__The exercise__
Could you turn the rows below into a Markdown table with the columns Number and Row text? Use one table row per line, skip blank lines, and leave out the pictures. Cover only the part that opens with the line containing "product label positioned?" and closes with the line containing "11.0 meters", including both of those lines.

__Dataset entries__
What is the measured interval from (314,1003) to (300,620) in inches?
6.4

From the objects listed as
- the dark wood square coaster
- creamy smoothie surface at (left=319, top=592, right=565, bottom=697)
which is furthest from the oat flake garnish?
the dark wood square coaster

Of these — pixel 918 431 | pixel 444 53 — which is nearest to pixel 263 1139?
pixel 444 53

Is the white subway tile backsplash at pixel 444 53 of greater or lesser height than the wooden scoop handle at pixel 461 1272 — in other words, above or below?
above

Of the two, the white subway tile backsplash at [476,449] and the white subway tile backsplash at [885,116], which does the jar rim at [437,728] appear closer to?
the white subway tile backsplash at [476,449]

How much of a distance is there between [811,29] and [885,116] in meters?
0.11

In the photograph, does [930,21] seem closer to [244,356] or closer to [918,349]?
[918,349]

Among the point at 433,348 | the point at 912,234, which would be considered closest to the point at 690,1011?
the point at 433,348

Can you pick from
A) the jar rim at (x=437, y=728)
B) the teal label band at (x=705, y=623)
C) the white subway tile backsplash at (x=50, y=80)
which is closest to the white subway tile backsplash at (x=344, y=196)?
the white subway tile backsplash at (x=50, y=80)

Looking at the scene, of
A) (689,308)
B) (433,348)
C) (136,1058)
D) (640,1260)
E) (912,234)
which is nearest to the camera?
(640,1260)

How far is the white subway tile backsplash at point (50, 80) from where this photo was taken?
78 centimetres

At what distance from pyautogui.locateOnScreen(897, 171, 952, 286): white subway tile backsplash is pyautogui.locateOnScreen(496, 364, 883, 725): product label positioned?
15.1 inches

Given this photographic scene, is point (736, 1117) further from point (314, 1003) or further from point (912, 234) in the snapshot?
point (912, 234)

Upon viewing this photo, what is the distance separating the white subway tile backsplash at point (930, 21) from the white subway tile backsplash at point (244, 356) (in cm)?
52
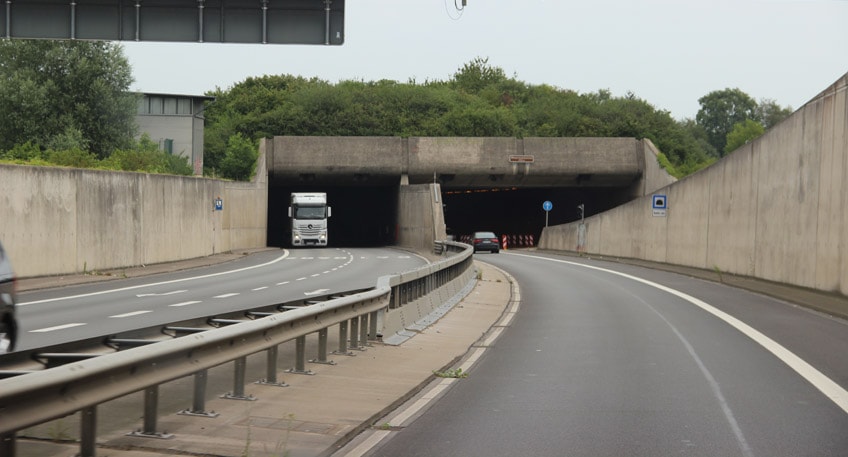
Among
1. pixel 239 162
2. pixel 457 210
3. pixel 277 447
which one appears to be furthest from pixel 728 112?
pixel 277 447

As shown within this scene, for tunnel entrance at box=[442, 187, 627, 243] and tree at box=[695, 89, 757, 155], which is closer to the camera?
tunnel entrance at box=[442, 187, 627, 243]

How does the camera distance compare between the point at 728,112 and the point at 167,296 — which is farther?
the point at 728,112

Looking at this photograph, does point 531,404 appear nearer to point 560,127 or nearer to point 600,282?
point 600,282

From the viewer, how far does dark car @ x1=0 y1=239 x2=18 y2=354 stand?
11.0 meters

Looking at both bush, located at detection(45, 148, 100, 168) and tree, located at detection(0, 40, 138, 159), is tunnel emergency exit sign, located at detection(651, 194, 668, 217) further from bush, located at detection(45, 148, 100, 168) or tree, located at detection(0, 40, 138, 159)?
tree, located at detection(0, 40, 138, 159)

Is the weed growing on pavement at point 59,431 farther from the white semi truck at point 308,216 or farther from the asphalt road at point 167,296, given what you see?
the white semi truck at point 308,216

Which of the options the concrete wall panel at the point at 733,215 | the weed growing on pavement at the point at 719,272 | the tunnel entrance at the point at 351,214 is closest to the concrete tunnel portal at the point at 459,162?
the tunnel entrance at the point at 351,214

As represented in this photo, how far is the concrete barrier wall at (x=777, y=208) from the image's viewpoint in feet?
77.7

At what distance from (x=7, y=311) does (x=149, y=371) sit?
4694 millimetres

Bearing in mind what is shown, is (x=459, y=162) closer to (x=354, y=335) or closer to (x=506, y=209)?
(x=506, y=209)

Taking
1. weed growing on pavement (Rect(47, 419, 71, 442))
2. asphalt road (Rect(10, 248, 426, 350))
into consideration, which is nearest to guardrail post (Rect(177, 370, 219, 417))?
weed growing on pavement (Rect(47, 419, 71, 442))

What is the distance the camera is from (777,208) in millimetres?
28734

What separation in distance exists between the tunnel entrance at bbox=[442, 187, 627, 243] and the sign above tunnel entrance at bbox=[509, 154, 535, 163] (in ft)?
50.6

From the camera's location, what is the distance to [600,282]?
33312mm
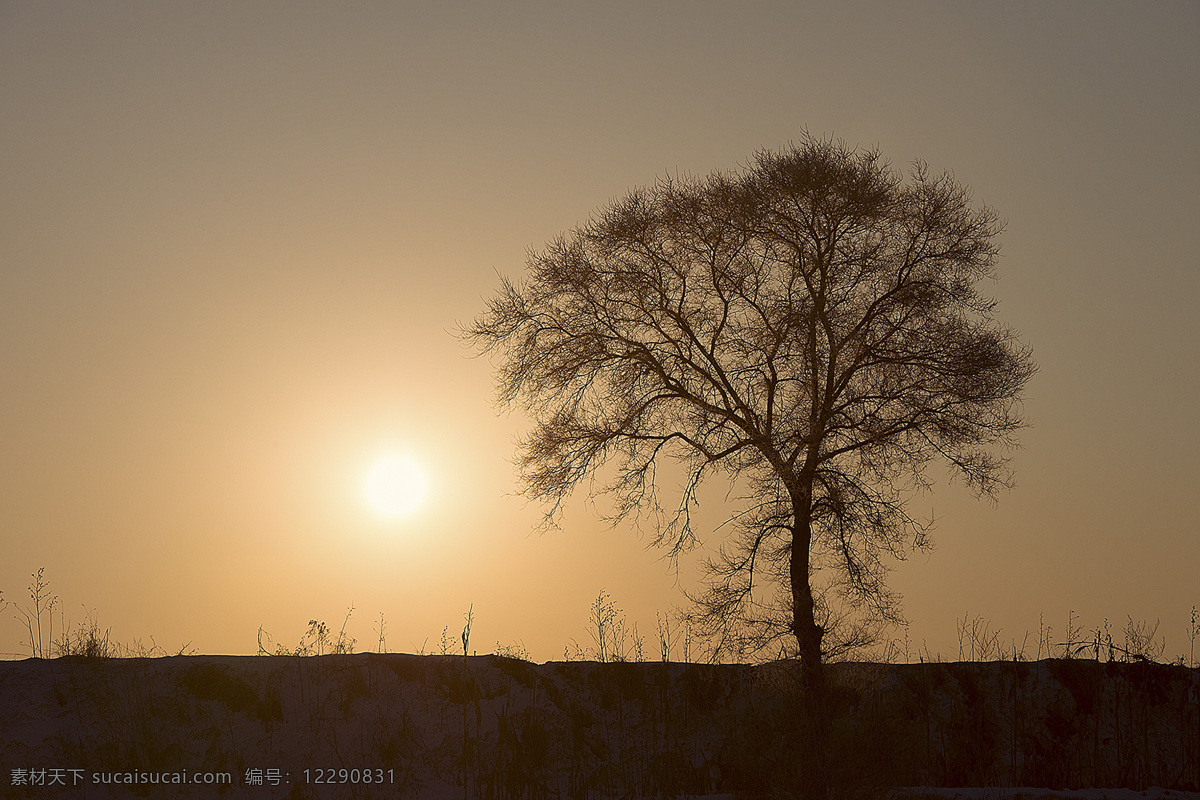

__Exercise answer__
| Number | Row text |
|---|---|
| 1 | At what distance from pyautogui.locateOnScreen(897, 171, 952, 286): white subway tile backsplash is pyautogui.locateOnScreen(496, 364, 883, 725): product label positioned? |
| 2 | 15.1 inches |
| 3 | Given this photographic scene, is point (736, 1117) further from point (314, 1003) or further from point (912, 234) in the snapshot? |
| 4 | point (912, 234) |
| 5 | Upon viewing this photo, what is the distance separating the white subway tile backsplash at point (930, 21) from the white subway tile backsplash at point (244, 356) (in cm)? |
| 6 | 52 |
| 7 | Among |
| 8 | 1. pixel 239 162 |
| 9 | 2. pixel 457 210 |
| 10 | 3. pixel 277 447 |
| 11 | which one appears to be furthest from pixel 728 112? |
| 12 | pixel 277 447 |
| 13 | As shown within this scene, for tunnel entrance at box=[442, 187, 627, 243] and tree at box=[695, 89, 757, 155], which is closer to the camera? |
| 14 | tunnel entrance at box=[442, 187, 627, 243] |
| 15 | How does the camera distance compare between the point at 728,112 and the point at 167,296 — which is farther? |
| 16 | the point at 728,112 |
| 17 | Looking at this photograph, does point 531,404 appear nearer to point 560,127 or nearer to point 600,282? |
| 18 | point 600,282 |
| 19 | From the viewer, how far does dark car @ x1=0 y1=239 x2=18 y2=354 stand? |
| 20 | 11.0 meters |